This all started about eight months ago. I'd spent four years working my way up the metaphorical ladder at a great company, I loved my boss, and I was finally making some decent money.
But I was bored. SO bored.
I knew I could be doing more. I KNEW I could be running my own department. It was time to start looking for a new job.
It's not like I was miserable, I was actually very content. So when the time came to leave, it would have to be for something GOOD. So I made a list:
- I have to be the boss
- I want to build my own department
- I want a say in the way the company is run
- I want to work directly with leadership
- I need to be making six figures (!)
- I need a budget and freedom to make decisions about how it will be spent
- I need a staff
I know, I know. Not exactly the most realistic expectations, but it doesn’t hurt to aim high, right?
You can imagine my surprise when I was called to interview for a job that checked off every last box on my list. And BONUS POINTS: I would get to travel to Germany to train for two weeks, with recurring trips throughout the year.
For someone who had never been to Europe, this was thrilling. I jumped at the chance to interview and was genuinely shocked when I got the job!
There were tears, doubts, celebrations, and fears but accepting this offer was a total no-brainer. And so I did.
Fast forward six months...
I knew I was doing a great job - I was kind of a rock star. The employees worshipped me (401k! More Vacation Time! Employee Appreciation Events!) and the leadership thought I was pretty awesome too (An organized HR Department! A full-fledged recruiting function! Forward thinking policies!).
Everything was going perfectly. I had exactly what I wanted and I was crushing it. But man, was I demotivated. I felt depressed and lethargic all the time and I dreaded going into work. I was sad on FRIDAYS because I knew the weekend would fly by and before I knew it, it would be Monday. Rough.
So, I did what any logical, modern career woman would do: I hired a Life Coach.
I spilled my guts in our first meeting, in hopes that she would help me to magically rediscover my drive and motivation. Instead, she asked me a question that changed my life:
"Do you think you might get fired?"
"No," I laughed. "They LOVE me. I would have to actively try to get fired."
"OK. Well, let's just pretend for a minute. What if you got fired tomorrow? How would you feel?"
Relieved.
I would feel an overwhelming sense of relief.

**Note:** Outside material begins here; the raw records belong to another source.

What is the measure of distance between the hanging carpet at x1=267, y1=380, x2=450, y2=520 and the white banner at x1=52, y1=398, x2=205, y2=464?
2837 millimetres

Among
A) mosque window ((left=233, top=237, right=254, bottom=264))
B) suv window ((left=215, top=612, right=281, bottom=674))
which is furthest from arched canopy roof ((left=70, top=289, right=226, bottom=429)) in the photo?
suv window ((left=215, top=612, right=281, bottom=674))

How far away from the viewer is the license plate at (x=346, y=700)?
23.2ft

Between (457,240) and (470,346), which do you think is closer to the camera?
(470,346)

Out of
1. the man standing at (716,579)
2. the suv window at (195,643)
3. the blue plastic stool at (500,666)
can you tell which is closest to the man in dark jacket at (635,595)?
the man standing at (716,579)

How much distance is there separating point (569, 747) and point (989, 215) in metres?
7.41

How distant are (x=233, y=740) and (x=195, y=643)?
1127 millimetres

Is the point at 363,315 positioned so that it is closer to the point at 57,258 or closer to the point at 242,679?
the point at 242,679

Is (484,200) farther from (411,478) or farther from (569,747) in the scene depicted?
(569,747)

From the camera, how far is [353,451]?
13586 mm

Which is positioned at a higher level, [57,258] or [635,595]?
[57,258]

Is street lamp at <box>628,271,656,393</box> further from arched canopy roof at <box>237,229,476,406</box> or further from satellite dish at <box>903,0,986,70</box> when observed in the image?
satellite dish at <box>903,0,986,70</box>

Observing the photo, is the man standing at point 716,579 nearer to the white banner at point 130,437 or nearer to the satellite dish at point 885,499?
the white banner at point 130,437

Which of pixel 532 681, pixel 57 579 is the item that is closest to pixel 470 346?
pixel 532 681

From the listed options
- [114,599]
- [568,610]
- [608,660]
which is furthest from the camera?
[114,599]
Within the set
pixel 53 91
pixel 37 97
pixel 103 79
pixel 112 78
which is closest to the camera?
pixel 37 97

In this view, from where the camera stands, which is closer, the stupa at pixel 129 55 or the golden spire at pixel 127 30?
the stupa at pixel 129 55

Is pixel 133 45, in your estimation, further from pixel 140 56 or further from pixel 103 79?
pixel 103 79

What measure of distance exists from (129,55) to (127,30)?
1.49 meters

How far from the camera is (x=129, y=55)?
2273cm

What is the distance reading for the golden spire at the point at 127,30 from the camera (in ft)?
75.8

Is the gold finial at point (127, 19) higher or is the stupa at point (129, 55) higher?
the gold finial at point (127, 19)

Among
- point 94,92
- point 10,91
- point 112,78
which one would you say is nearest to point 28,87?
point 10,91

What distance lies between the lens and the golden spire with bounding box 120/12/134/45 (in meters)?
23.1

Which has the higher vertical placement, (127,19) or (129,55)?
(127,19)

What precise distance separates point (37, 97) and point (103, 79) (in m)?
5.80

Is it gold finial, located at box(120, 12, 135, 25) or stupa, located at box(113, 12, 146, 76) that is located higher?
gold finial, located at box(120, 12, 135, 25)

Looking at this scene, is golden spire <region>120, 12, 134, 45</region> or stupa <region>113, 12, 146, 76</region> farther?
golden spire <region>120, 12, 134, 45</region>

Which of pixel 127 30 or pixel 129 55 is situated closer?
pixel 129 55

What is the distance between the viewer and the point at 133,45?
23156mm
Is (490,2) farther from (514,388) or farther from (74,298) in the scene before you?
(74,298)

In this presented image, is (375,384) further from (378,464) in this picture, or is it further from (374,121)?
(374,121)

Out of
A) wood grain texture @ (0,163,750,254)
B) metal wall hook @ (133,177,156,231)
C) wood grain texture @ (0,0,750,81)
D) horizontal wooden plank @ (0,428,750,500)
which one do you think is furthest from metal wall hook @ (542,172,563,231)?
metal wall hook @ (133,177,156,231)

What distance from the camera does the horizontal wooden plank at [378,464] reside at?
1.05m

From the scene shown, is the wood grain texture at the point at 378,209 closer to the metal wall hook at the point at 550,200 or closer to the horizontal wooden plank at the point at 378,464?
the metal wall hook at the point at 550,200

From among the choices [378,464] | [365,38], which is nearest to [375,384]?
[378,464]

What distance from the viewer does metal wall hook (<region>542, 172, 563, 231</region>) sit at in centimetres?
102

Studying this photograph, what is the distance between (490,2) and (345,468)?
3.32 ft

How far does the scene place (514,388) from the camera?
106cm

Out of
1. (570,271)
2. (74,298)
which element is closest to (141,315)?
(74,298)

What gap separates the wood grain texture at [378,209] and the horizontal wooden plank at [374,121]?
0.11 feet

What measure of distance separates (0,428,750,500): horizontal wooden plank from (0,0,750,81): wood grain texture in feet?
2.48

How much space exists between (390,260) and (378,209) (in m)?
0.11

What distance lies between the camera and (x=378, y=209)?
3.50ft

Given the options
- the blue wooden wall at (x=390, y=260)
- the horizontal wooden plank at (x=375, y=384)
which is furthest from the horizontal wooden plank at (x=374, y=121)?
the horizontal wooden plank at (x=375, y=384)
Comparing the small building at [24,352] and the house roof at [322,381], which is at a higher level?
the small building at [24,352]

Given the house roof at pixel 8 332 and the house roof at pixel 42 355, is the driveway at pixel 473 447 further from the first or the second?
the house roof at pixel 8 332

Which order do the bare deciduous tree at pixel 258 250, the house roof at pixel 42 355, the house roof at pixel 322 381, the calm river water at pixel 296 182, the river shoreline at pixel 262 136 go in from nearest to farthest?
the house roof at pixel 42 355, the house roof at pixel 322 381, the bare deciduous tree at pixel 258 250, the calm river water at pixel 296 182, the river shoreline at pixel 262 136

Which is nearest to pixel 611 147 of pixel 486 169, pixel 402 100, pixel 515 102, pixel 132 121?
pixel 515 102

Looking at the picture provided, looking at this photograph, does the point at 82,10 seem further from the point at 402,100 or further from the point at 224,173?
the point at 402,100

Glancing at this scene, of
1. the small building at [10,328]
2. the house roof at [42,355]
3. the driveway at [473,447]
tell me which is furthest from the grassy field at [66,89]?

I was so, so unhappy and I hadn't admitted it to myself. I had never even considered the idea that the job itself was making me miserable. I honest to goodness thought there was something wrong with ME.
I had achieved exactly what I set out to do and it was utterly unfulfilling. That is really scary to admit.
I had to quit. Obviously it's not that simple, but in the interest of time, suffice it to say that I realized I needed to leave.
So I did.
I quit.
With no plan.
No new job lined up.
No idea what I would do next.
No idea what I even wanted to do next.
And it was invigorating.
So here I am. Happily unemployed. I know it sounds crazy and irresponsible, but is it, really?
A couple of weeks before I gave my notice, I was passing through the Financial District and I noticed a middle-aged woman in a business suit crossing the street. She looked like she had it all together. But she also looked sad and disconnected.
A voice in my head said "You can't become her. There is more to life than this."
And that voice was right. That is where I was headed. That was the path I was on.
To be fair, I had no idea what was actually going on in that woman's head. But, my interpretation of it shows where MY head was at.
I needed to make this change. I needed to leave.
I have to rediscover myself and find my purpose and figure out what it is that I WANT to do with my life.
Because there is more to life than slaving away at a job you hate for 40 years. There just is.
And deciding to take ownership of my fate, to discover what it is that I want out of life, and in turn, what I can contribute to the world.. well that's probably the most responsible thing I've ever done.